Filter the records below for the word "States". Keep each line that has it.
:: DATASET RECORDS ::
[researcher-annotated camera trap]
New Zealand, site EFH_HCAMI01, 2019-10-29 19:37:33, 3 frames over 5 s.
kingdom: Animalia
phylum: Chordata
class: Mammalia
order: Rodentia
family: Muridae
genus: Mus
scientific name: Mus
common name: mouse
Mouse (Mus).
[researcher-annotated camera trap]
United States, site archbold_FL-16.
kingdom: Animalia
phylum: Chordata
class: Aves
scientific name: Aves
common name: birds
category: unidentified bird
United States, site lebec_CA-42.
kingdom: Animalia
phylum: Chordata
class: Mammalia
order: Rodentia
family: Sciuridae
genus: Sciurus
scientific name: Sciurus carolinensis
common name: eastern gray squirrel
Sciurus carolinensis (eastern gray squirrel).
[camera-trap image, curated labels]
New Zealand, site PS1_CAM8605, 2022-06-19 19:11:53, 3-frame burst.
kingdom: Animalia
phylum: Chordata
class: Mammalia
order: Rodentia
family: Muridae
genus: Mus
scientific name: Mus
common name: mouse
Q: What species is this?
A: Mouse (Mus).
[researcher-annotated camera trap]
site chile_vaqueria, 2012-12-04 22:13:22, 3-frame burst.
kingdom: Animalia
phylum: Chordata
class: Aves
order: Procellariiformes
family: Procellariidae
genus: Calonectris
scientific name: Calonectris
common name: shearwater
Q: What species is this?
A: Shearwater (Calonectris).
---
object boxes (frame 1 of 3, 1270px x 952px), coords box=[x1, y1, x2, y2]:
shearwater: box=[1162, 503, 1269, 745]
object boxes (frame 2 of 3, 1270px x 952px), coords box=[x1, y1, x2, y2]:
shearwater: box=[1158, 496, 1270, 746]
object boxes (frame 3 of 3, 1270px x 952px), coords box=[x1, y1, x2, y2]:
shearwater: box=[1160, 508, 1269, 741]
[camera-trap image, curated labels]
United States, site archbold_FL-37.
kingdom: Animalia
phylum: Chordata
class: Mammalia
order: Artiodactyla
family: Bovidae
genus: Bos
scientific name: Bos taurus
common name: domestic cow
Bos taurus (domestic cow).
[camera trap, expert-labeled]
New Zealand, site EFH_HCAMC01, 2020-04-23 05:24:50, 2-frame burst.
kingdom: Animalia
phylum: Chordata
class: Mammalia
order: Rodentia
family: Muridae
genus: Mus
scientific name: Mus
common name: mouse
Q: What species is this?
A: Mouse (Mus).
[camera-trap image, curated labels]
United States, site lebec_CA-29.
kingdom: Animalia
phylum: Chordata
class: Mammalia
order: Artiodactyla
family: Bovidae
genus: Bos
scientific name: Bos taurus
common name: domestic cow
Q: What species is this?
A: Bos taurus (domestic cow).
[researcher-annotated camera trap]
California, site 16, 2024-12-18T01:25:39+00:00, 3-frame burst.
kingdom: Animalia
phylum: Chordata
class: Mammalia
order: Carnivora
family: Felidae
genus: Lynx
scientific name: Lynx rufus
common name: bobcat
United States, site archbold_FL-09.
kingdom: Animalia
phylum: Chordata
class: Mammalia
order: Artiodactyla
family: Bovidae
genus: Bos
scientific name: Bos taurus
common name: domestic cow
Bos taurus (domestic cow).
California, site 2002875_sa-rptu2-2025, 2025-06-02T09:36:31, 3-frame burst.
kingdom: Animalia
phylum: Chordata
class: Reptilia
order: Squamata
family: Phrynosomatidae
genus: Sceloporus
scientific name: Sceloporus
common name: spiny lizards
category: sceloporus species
:::
■ PROBLEM SOLUTION ■
United States, site archbold_FL-16.
United States, site lebec_CA-42.
United States, site archbold_FL-37.
United States, site lebec_CA-29.
United States, site archbold_FL-09.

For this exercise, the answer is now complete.